A fountain of sparks bounced into the sky, showering Mr Worthy and his guitar so that he staggered backwards, brushing himself down in horror. The kettle rolled across the grass, spewing boiling water, and steam. Everyone got up and ran away, especially Mrs Worthy who ran fastest. Clutching her pan of flaming marshmallows, her skirt glowing with embers she charged off across the field, trailing sparks like a giant firework, all the little kids following.
‘Wait – dudes – I’ll put her out!’ shouted Mr Worthy, running for his car. ‘I’ve got a fire extinguisher.’ But before he could read the instructions in the dark, Mrs Worthy threw herself and the marshmallows into the sea.

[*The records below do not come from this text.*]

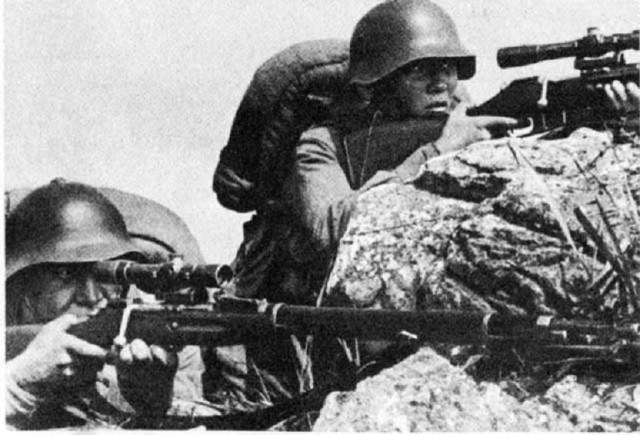 Снайперы на позиции. Вооружены снайперской винтовкой М1891-30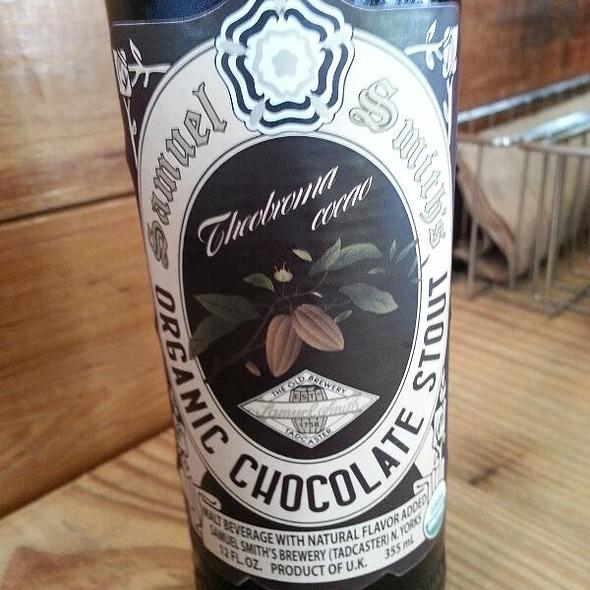 Samuel Smith Organic Chocolate Stout @ YEAH! BURGER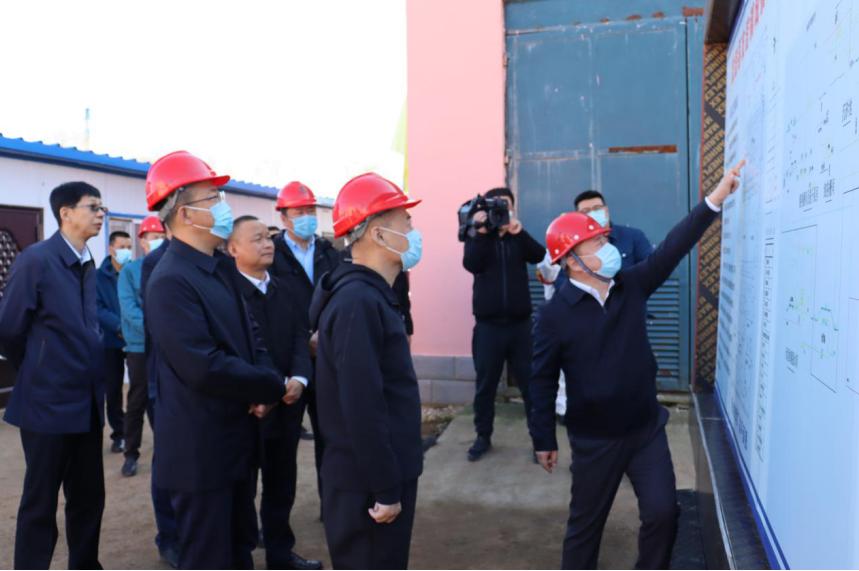双鸭山市委副书记、市长郑大光到友谊污水处理厂检查引导工作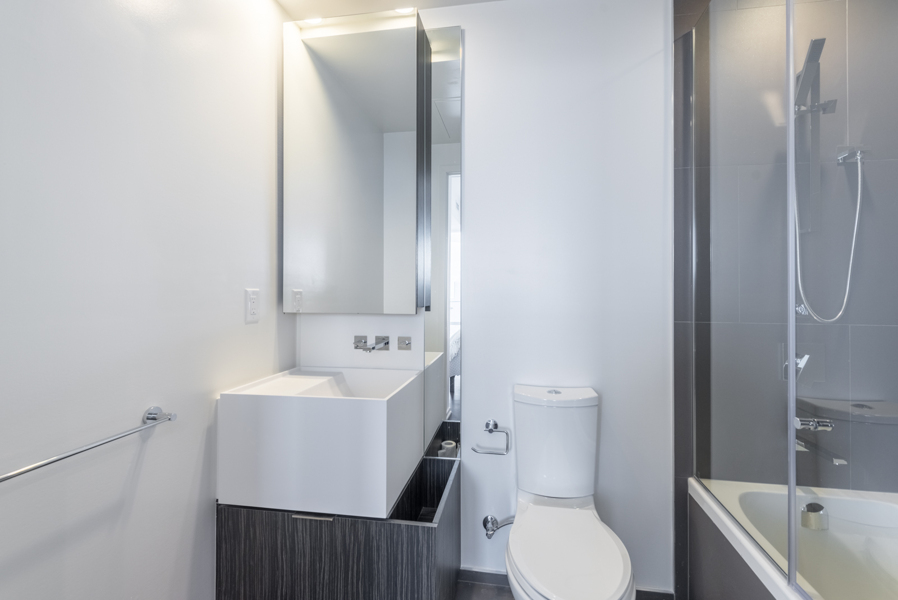 Photo showing the condo's 2nd bathroom with vanity & tub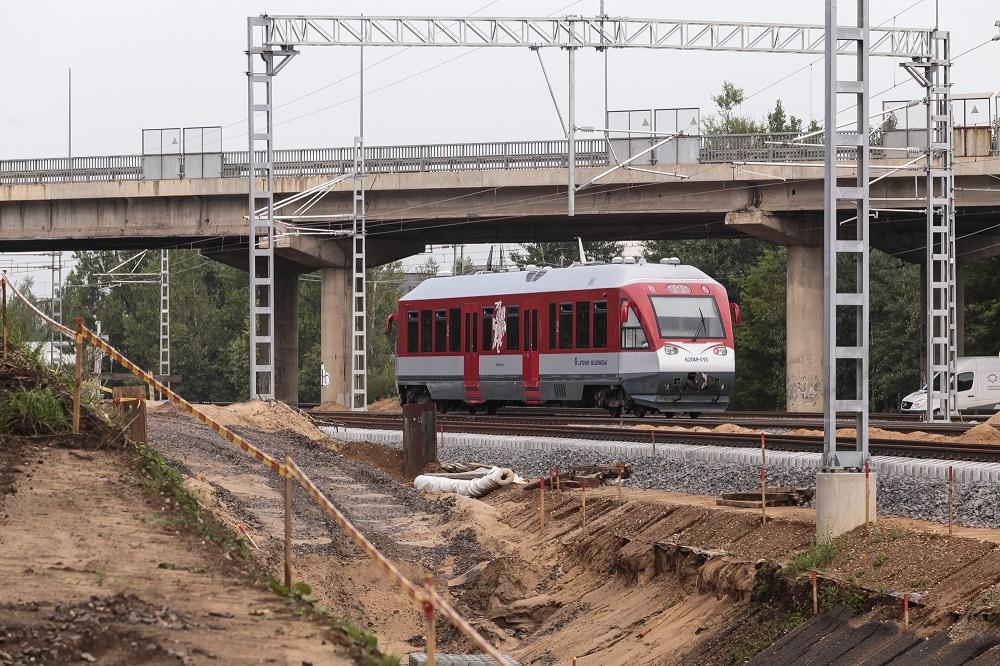 Suremontavus geležinkelius – trumpesnis kelionių laikas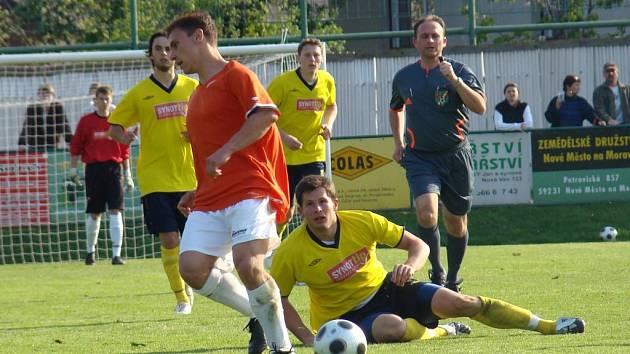 Fotbalisté Vrchoviny se budou muset v nedělním zápase s Herálcem obejít bez špílmachra Lukáše Michala (ve světlém), který má studijní povinnosti.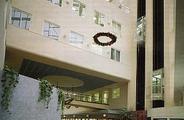 Ulubieniec Warszawy - budynek Atrium Business Centre, wnętrze, widok od strony wejscia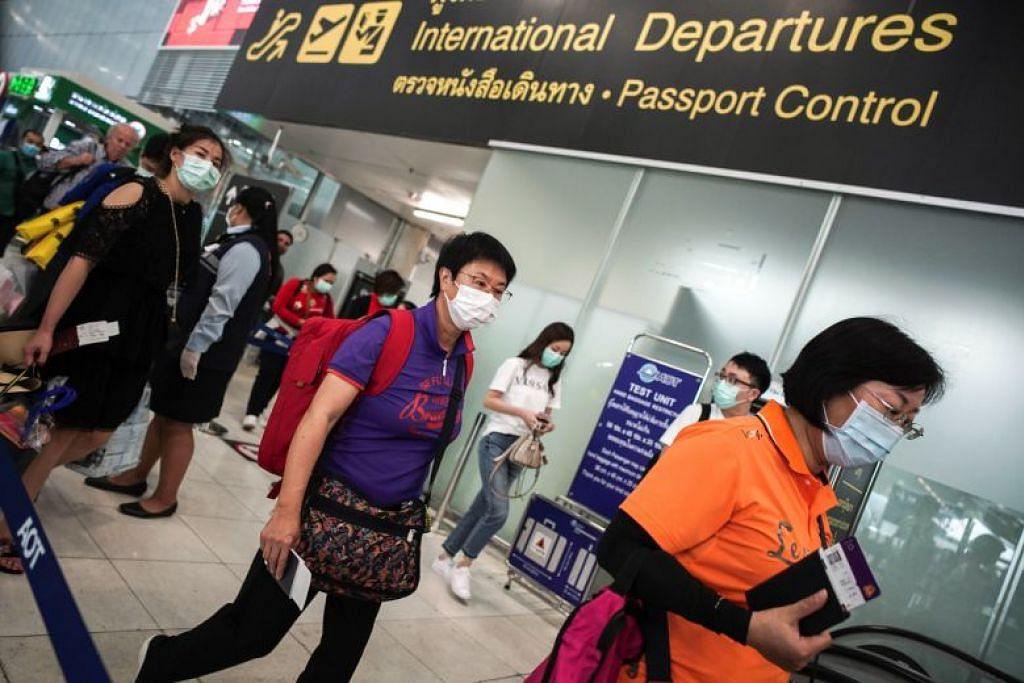 LINDUNGI DIRI: Pengunjung dilihat memakai pelitup di Lapangan Terbang Antarabangsa Suvarnabhumi di Bangkok, Thailand pada 31 Januari 2020.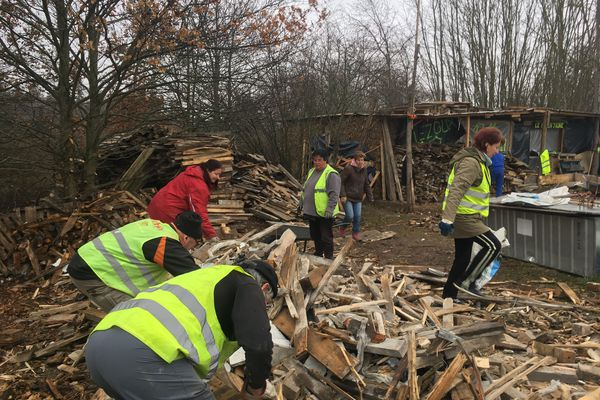 Une nouvelle année commence pour les gilets jaunes du Puy-de-Dôme. Même s'ils sont moins nombreux, quelques cabanes résistent. Exemple à Lezoux, où une petite trentaine de gilets jaunes se relaient pour faire vivre le camp bâti en novembre 2018.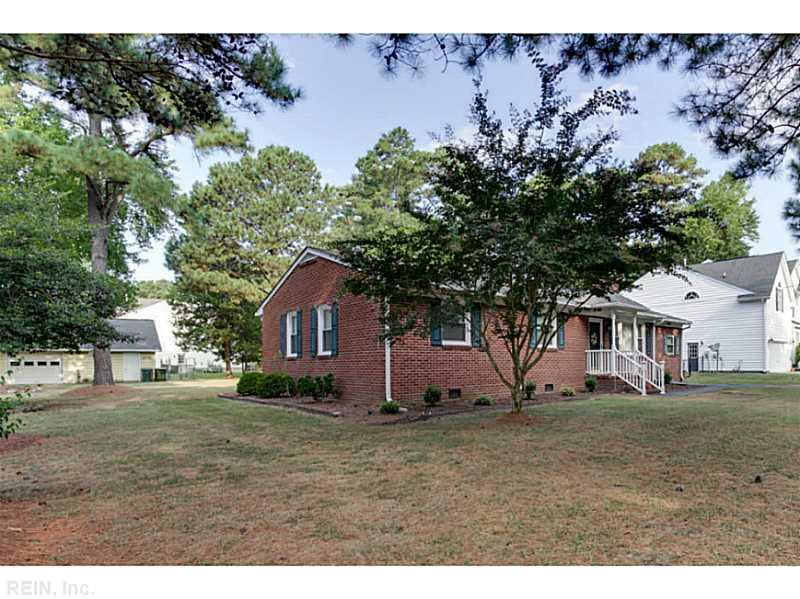 112 Holly Point Road, Yorktown, VA 23692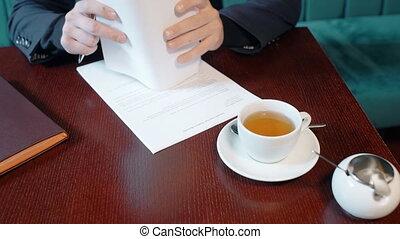 café, fonctionnement, réussi, jeune, contrat, coupure, homme affaires, pendant, indoors.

It left the three of us, the remains of the campfire – and the meteorite.
‘What was that?’ whispered Eric.
‘It fell in the fire,’ said Jacob. ‘Did you wish?’
‘Leave it!’ I said. ‘It’ll be boiling hot!’
But Eric poked it with a stick, rolling the lump of stone from the ash to the grass where it steamed.
‘It’s just like yours, Tom,’ said Eric.
We sat staring at the lump of rock, glittering in the last scraps of firelight. Behind us two of the little kids were crying, and Mr Worthy was on his phone to their parents.
‘Don’t touch it,’ I warned. ‘Leave it alone, or flip it into the sea.’
For one foolish second, I thought that that was exactly what was going to happen, before Jacob lunged forward to snatch at the meteorite, and Eric leapt to his feet and tried to stop him.
‘Mine!’ shouted Jacob.
‘No!’ shouted Eric.
And the damage was done. Someone had wished, and someone had a meteorite.
Someone was going to be able to do something awesome, I just hoped it wasn't Jacob.